In the lamivudine treatment group there were 12 HBeAg-negative patients, and seroconversion of HBeAg occurred in 11 of 26 patients, in which one patient lost hepatitis B HBsAg; whereas in the control group there were nine HBeAg-negative patients, AUY-922 in vivo and seroconversion of HBeAg occurred in two of nine patients, and none of the patients lost HBsAg. No patients showed evidence of YMDD mutations at baseline. No clinical evidence of drug-resistant mutants was detected during the 3-month lamivudine treatment in the survivors. No serious adverse event that could be attributed to lamivudine occurred, and all the patients tolerated
the therapy without dose modification or early discontinuation. No pancreatitis, neuropathy or renal impairment occurred in these patients. Acute-on-chronic hepatic failure is a serious condition with varied etiology and manifestations, as well as high mortality. Among the infectious etiologies, HBV infection is one of the major causes of ACLF in Asia. The pathogenesis of ACLF caused by HBV remains incompletely understood. A ‘two-hit’ hypothesis may be proposed to explain the pathogenesis of acute-on-chronic
hepatitis B liver failure.
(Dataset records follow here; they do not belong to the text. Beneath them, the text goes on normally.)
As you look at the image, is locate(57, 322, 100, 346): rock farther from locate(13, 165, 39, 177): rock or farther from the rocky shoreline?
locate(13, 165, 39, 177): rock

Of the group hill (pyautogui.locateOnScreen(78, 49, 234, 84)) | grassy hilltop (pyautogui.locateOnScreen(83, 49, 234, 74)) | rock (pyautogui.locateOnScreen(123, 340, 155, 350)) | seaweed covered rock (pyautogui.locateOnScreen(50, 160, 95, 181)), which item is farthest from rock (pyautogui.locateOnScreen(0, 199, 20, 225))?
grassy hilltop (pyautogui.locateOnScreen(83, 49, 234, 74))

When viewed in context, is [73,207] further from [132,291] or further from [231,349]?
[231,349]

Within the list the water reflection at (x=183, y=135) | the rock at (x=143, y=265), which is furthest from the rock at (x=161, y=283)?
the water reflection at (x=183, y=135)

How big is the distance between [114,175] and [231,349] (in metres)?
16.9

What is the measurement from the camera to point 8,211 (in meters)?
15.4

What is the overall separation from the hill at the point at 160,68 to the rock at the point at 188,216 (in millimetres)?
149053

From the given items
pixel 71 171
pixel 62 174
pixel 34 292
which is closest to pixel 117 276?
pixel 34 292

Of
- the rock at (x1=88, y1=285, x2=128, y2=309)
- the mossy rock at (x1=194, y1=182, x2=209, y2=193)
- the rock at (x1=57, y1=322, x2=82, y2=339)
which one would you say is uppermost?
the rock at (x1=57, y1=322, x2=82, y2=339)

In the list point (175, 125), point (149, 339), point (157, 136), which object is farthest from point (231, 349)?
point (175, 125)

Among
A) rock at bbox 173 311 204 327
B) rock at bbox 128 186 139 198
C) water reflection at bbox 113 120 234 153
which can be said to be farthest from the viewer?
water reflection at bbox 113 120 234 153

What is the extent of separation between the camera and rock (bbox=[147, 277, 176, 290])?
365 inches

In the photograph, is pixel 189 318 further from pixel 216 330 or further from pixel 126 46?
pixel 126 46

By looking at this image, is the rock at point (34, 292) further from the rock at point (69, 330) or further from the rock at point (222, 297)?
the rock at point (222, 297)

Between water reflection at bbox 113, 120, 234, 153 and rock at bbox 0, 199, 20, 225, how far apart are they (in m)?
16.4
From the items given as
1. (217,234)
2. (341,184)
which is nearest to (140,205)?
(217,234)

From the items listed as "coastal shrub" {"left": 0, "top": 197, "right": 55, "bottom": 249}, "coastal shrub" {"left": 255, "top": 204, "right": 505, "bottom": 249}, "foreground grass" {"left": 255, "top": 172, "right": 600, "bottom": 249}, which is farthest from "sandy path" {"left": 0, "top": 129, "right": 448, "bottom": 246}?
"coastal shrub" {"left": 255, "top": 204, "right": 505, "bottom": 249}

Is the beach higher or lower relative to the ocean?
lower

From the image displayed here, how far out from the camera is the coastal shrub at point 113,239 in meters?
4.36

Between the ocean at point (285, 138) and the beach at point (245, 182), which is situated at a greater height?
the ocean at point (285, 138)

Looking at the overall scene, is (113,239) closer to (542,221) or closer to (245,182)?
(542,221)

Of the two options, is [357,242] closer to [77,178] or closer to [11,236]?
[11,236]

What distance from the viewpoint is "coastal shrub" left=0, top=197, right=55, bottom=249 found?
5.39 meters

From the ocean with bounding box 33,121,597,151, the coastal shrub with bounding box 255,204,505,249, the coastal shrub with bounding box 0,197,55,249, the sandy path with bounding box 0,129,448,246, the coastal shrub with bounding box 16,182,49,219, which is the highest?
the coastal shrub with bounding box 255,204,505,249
The first hit is considered to be a primary injury caused directly or indirectly by HBV, and the other is a cytokine-cored this website secondary lesion. HBV replication is one of the key factors causing the progression of severe liver damage
to liver failure. Long-term follow-up studies have demonstrated the close relationship between disease severity and viral factors.15 Early antiviral treatment shortens and improves the symptomatic phase of infection and allows a ready clinical and biochemical improvement. Lamivudine, an oral cytosine nucleoside analog clinically used for the treatment of chronic HBV infection, which can produce marked viral suppression, reduction of hepatic necroinflammatory activity, histological improvement of liver fibrosis16 and improved liver function,17 even in patients with decompensation.18 Lamivudine may be useful in treating patients with fulminant hepatic failure due to exacerbation of chronic hepatitis B.11,19 However, the experience with lamivudine for the treatment of patients with ACLF induced by HBV 上海皓元 is limited. Wang et al.20 conducted a large retrospective study of 1036 patients with HBV-associated hepatic failure which demonstrated that the percentage of patients that recovered or had improved outcomes was significantly higher in those who received lamivudine therapy compared with those who did not. They also found that the outcome would be better if the patients were treated early with nucleoside analog. Our study showed that lamivudine treatment significantly decreased the mortality of patients with a MELD score of 20–30, but had no effect on patients with a MELD score of more than 30.